I shall not attempt in the present article to review Professor Baldwin's treatment of all these subjects, or even to summarize his conclusions. I shall examine only the two conceptions that are of chief interest to the sociologist. These, of course, are the conception of the social nature of the self, or individual personality, and the conception of the psychic nature of society.

Psychology, some time ago, got beyond the conundrum

" Should I be I or should I be
One-tenth another and nine-tenths me"

if my great-grandmother had married another suitor? It seems to be agreed on all hands that in any case the ego is nine-tenths or more somebody else. That is to say, his individual personality is for the most part a product of his intercourse with other personalities. Professor Baldwin, as readers of his earlier works are aware, goes even beyond writers like Ribot and James in his account of the composite origin of the self. He holds that not only does the self incorporate elements from other personalities, so that, at any given time, it includes thoughts and feelings derived from others, and acts in imitation of the conduct of others, but also that its very thought of itself is merely one pole of a consciousness `of a sense of personality generally,' the other pole of which is the thought of some other person or alter.
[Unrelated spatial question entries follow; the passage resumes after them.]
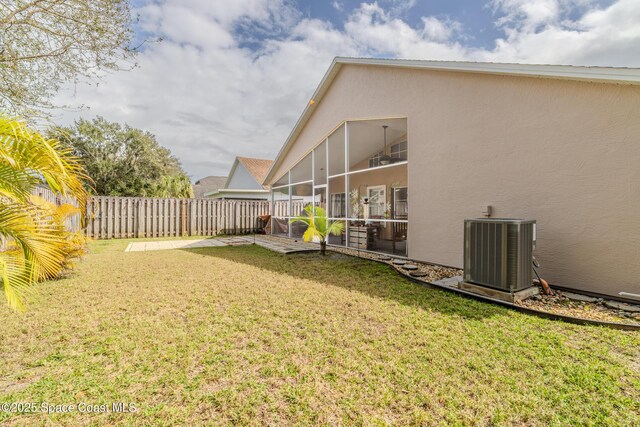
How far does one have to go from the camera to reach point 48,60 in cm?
511

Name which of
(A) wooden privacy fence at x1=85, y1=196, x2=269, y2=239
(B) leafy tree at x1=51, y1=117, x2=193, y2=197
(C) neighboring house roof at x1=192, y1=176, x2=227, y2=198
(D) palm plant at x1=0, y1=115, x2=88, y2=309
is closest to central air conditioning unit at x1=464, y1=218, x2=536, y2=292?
(D) palm plant at x1=0, y1=115, x2=88, y2=309

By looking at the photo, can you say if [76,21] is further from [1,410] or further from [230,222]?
[230,222]

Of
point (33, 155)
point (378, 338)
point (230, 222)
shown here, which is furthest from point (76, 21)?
point (230, 222)

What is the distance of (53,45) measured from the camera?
16.3 ft

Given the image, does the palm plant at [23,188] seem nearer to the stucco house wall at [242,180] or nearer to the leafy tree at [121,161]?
the stucco house wall at [242,180]

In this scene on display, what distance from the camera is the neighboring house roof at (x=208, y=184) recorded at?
38094 millimetres

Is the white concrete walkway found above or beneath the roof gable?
beneath

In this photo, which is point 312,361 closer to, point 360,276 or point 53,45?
point 360,276

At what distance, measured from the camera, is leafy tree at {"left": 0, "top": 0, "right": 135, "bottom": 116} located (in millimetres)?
4617

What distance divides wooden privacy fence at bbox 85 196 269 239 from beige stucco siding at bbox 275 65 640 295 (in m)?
11.0

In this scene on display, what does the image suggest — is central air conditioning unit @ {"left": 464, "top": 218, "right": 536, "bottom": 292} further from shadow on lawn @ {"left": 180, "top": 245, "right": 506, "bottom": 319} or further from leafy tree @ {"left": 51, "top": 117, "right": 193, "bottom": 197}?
leafy tree @ {"left": 51, "top": 117, "right": 193, "bottom": 197}

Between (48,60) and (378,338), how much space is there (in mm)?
7358

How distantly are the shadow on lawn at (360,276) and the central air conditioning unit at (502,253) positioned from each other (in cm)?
45

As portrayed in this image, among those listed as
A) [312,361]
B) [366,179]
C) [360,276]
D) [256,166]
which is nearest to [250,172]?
[256,166]
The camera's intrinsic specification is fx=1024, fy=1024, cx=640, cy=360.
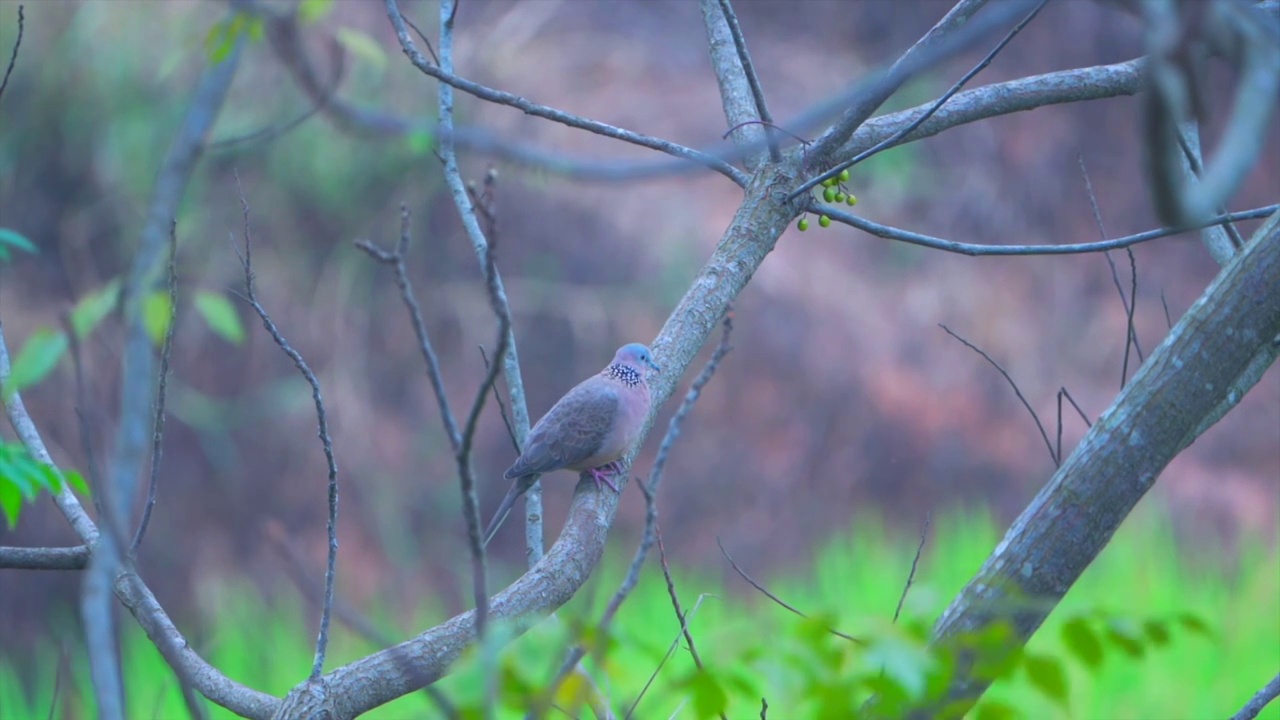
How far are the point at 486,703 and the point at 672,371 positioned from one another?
1.68m

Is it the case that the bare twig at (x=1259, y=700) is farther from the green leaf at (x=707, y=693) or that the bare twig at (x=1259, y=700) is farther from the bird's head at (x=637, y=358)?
the bird's head at (x=637, y=358)

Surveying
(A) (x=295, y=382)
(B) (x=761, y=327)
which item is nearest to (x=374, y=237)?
(A) (x=295, y=382)

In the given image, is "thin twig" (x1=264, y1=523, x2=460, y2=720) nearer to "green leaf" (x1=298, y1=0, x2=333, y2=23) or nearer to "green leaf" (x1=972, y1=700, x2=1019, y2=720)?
"green leaf" (x1=972, y1=700, x2=1019, y2=720)

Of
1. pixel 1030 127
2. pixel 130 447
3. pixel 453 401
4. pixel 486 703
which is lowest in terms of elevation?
pixel 486 703

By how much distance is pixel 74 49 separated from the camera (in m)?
6.86

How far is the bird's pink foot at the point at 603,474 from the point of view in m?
2.63

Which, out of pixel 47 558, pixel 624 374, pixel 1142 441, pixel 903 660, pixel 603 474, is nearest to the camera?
pixel 903 660

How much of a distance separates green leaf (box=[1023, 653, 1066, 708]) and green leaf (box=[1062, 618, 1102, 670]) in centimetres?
6

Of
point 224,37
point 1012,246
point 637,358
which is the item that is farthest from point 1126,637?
point 637,358

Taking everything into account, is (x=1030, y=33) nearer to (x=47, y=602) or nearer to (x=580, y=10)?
(x=580, y=10)

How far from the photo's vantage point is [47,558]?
214cm

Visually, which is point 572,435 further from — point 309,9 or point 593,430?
point 309,9

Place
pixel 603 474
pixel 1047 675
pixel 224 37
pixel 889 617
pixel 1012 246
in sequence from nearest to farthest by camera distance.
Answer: pixel 1047 675
pixel 224 37
pixel 1012 246
pixel 603 474
pixel 889 617

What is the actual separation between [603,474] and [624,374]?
0.47m
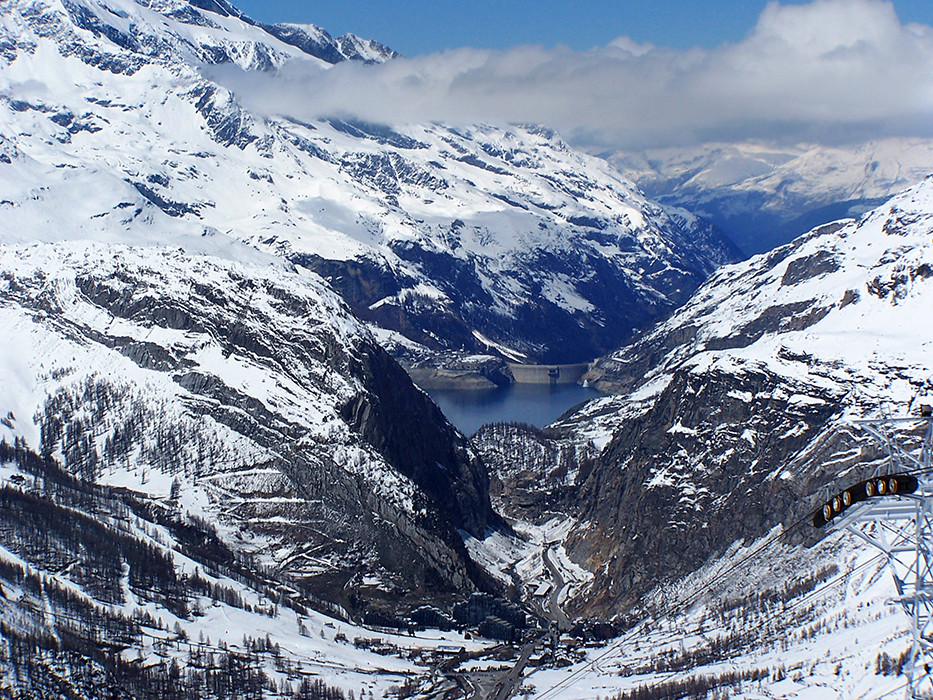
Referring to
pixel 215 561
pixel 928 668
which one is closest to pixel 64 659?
pixel 215 561

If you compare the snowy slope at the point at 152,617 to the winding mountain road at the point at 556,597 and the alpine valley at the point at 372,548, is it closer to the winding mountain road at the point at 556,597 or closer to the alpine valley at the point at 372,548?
the alpine valley at the point at 372,548

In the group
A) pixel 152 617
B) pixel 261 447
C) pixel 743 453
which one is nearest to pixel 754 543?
pixel 743 453

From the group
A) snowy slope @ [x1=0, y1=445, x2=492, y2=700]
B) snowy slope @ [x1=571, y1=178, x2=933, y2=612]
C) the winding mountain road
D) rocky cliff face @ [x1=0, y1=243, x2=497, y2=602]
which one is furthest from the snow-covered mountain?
rocky cliff face @ [x1=0, y1=243, x2=497, y2=602]

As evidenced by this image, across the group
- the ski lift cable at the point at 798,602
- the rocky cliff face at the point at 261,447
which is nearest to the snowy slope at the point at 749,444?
the ski lift cable at the point at 798,602

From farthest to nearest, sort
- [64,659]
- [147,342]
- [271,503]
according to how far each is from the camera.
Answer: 1. [147,342]
2. [271,503]
3. [64,659]

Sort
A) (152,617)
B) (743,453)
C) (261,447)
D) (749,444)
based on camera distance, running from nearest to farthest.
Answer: (152,617), (743,453), (749,444), (261,447)

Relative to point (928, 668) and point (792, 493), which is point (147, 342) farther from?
point (928, 668)

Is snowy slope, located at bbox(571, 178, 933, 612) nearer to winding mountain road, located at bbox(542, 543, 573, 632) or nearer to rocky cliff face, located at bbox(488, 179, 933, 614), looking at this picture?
rocky cliff face, located at bbox(488, 179, 933, 614)

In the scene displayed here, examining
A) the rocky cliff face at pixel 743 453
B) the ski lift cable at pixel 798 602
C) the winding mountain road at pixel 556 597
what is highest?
→ the rocky cliff face at pixel 743 453

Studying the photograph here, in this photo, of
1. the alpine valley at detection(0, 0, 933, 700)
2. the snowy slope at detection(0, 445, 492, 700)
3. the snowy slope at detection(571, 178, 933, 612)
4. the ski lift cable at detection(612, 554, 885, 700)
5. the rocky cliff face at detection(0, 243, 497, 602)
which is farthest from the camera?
the rocky cliff face at detection(0, 243, 497, 602)

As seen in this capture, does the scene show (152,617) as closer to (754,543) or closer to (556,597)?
(556,597)

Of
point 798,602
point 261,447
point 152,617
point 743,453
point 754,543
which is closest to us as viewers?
point 798,602
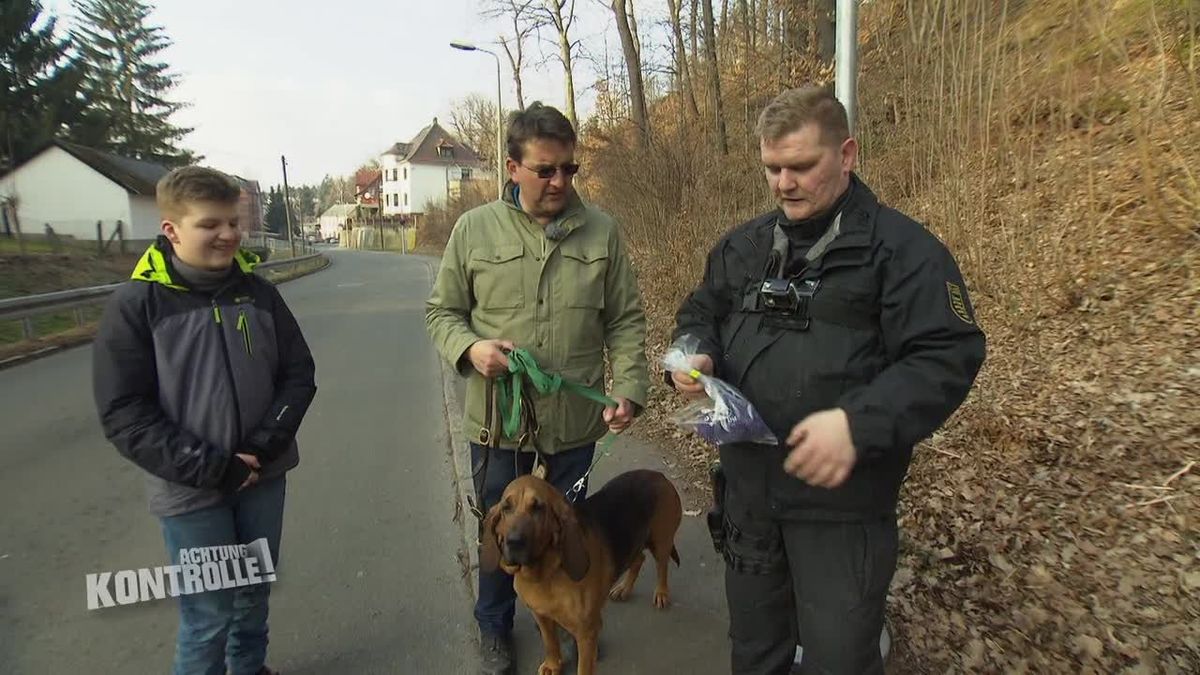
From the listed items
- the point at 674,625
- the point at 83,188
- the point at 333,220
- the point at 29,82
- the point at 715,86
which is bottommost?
the point at 674,625

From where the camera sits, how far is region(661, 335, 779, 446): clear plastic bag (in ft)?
6.82

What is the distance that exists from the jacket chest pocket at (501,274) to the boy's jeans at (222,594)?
3.70 ft

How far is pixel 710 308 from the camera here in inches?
96.6

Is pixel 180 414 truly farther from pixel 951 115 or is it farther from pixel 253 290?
pixel 951 115

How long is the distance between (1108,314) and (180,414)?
20.1 ft

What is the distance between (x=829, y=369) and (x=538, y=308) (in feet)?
4.34

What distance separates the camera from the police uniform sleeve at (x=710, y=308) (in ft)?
7.89

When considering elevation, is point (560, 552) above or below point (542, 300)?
below

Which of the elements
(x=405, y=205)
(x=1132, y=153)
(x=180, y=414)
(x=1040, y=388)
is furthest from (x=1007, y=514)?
(x=405, y=205)

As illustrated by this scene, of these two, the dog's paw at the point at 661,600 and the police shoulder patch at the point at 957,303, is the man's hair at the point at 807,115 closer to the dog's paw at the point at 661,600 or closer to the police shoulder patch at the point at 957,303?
the police shoulder patch at the point at 957,303

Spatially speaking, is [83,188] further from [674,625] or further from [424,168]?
[424,168]

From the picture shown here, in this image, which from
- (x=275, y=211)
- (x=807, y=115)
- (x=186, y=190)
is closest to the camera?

This comprehensive sense of personality at first is merely projective—to use Professor Baldwin's term ; it is a mass of more or less vague impressions received from persons who are encountered and observed. It is secondly subjective ; the ego, by its imitations of observed persons, incorporates their peculiarities to some extent in itself. It is thirdly ejective; the self interprets observed persons in terms of its own feelings, thoughts and habits. This give and take between the individual and his fellows Professor Baldwin calls ` the dialectic of personal growth;' and he says it may be read thus : " My thought of self is in the main, as to its character as a personal self, filled up with my thought of others, distributed variously as individuals ; and my thought of others, as persons, is mainly filled up with myself. In other words, but for certain minor distinctions in the filling, and for certain compelling distinctions between that which is immediate and that which is objective, the ego and the alter are to our thought one and the same thing." Thus the individual is always a socius, and not merely because, after reaching adult life, the necessity of cooperating with his fellow-men compels him to adapt himself to them and to modify an original egoism by the cultivation of social habits, but because, from his earliest infancy, his own development as a self-conscious person has been incorporating social elements and creating within himself a social no less than an individual point of view.

When adult life is reached, however, the process does not cease. The dialectic of personal growth continues to determine all our thinking, our social no less than our individual judgments; that is to say, in arriving at any judgment, we incorporate in our thought the judgments of other men; and we interpret the judgments of other men by our own.

It follows that all of those social relations and policies which are products of


( 18) reflection no less than of feeling are determined by the ' dialectic of personal growth,' and that, like judgments of things in general, they are, in the thought of individuals, highly composite products of subjective and ejective views of the same phenomena.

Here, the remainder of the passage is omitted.